Rows excerpted from a collection:
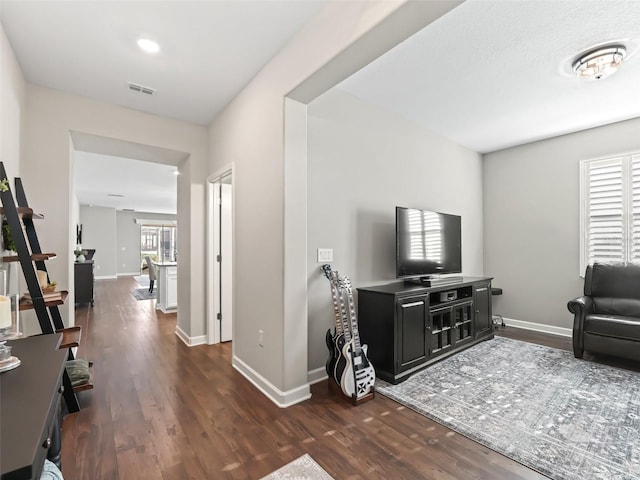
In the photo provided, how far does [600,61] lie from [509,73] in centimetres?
63

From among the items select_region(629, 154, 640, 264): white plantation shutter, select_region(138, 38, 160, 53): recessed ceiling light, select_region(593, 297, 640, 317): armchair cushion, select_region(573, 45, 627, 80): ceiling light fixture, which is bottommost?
select_region(593, 297, 640, 317): armchair cushion

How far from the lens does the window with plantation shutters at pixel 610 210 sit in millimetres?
3766

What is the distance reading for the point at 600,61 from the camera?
246cm

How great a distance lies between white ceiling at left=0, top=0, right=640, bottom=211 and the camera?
2029mm

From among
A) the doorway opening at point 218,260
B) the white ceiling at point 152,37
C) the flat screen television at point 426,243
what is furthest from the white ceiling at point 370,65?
the flat screen television at point 426,243

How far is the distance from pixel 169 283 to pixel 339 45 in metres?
5.27

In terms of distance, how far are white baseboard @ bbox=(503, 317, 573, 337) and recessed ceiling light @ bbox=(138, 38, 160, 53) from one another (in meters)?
5.63

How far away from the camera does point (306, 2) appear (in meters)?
1.95

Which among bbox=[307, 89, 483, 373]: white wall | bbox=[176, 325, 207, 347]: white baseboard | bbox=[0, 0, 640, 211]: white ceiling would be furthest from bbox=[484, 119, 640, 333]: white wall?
bbox=[176, 325, 207, 347]: white baseboard

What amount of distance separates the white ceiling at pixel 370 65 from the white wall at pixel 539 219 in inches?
20.8

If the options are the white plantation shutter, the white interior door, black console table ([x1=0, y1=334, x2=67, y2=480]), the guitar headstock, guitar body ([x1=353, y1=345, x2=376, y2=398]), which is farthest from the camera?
the white interior door

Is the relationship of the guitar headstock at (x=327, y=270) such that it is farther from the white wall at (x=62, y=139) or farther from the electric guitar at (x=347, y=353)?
the white wall at (x=62, y=139)

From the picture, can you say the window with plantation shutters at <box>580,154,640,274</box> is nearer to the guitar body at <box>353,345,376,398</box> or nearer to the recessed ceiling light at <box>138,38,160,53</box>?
the guitar body at <box>353,345,376,398</box>

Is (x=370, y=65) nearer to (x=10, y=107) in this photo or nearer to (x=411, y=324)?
(x=411, y=324)
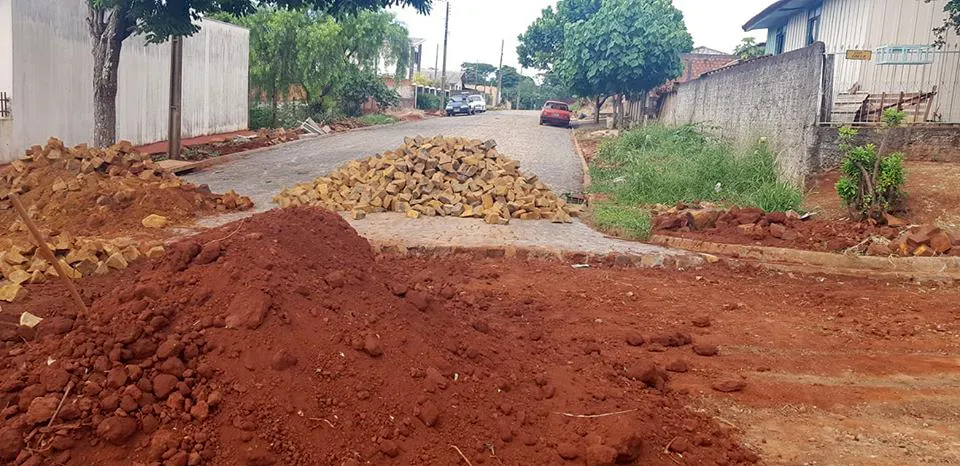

TO BE DONE –
Write out again the rows starting at the line that contains "Is (x=370, y=65)" and ending at the last of the rows, adding 78 to each coordinate in the answers. Leave the pictures out.

SOLUTION TO THE EXERCISE –
Is (x=370, y=65) nearer to (x=10, y=107) in this photo or nearer to (x=411, y=324)?
(x=489, y=402)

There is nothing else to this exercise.